Nine cancer tissue sections fit on the large Xenium capture area. Here we explore a human pancreatic cancer section. All high quality transcripts are shown as a density map, and then viewed as per-gene localization plots. Yellow is high expression, green is mid-level expression, and blue is low or zero expression.

All expected pancreatic cell types are clearly identified: acinar (secretory exocrine cells), endocrine cells, and ductal cells. A diversity of immune cells can also be distinguished, including lymphatic endothelial cells. At least three different tumor subtypes are resolved. One subtype is distinguished by lack of CFTR (cystic fibrosis transmembrane conductance regulator) expression, a gene critical to the ductal secretory function of the pancreas. Another subtype consists of metaplastic acinar cells which have acquired tumor and ductal gene expression.

Pancreatic cancer cell types are overlaid and registered to an H&E image derived from the same section stained post-Xenium and post-immunofluorescence.

Immunofluorescence staining with B cell marker CD20 (white), tumor marker TROP2 (red), and endocrine F cell marker PPY (green) was performed on the same section post-Xenium. Registration with the Xenium data allows for the overlay of cell segmentation and RNA transcripts such as PPY. Correlation plot between Xenium PPY transcript count (Q-Score ≥ 20) and PPY immunofluorescence (AU = arbitrary units of fluorescent intensity) yields a Spearman’s r of 0.8.

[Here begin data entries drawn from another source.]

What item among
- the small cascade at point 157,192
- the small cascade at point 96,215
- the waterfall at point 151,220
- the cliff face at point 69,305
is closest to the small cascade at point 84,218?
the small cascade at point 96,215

For each cell type, a K-D Tree was queried to identify all the other cell centroids that fall within a certain radius. Using the resulting indices from each query, cell types were tallied and neighborhood proportions for each cell type were plotted as stacked bar plots. Using the lasso tool in Xenium Explorer, cell proportions were validated and compared to the secondary analysis.

Stacked bar plots of cell type proportions for tumor cells, metaplastic cells, CFTR− tumor cells, and acinar cells, excluding “self” identities. Tumor cells are surrounded predominantly by other tumor subtypes. Metaplastic tumor cells (which express acinar genes such as ANPEP) neighbor other acinar cells and tumor cells. CFTR− tumor cells are predominantly adjacent to macrophages, suggesting that this cell subtype is more likely to be associated with tumor growth, progression, and invasiveness (Poh & Ernst, 2021).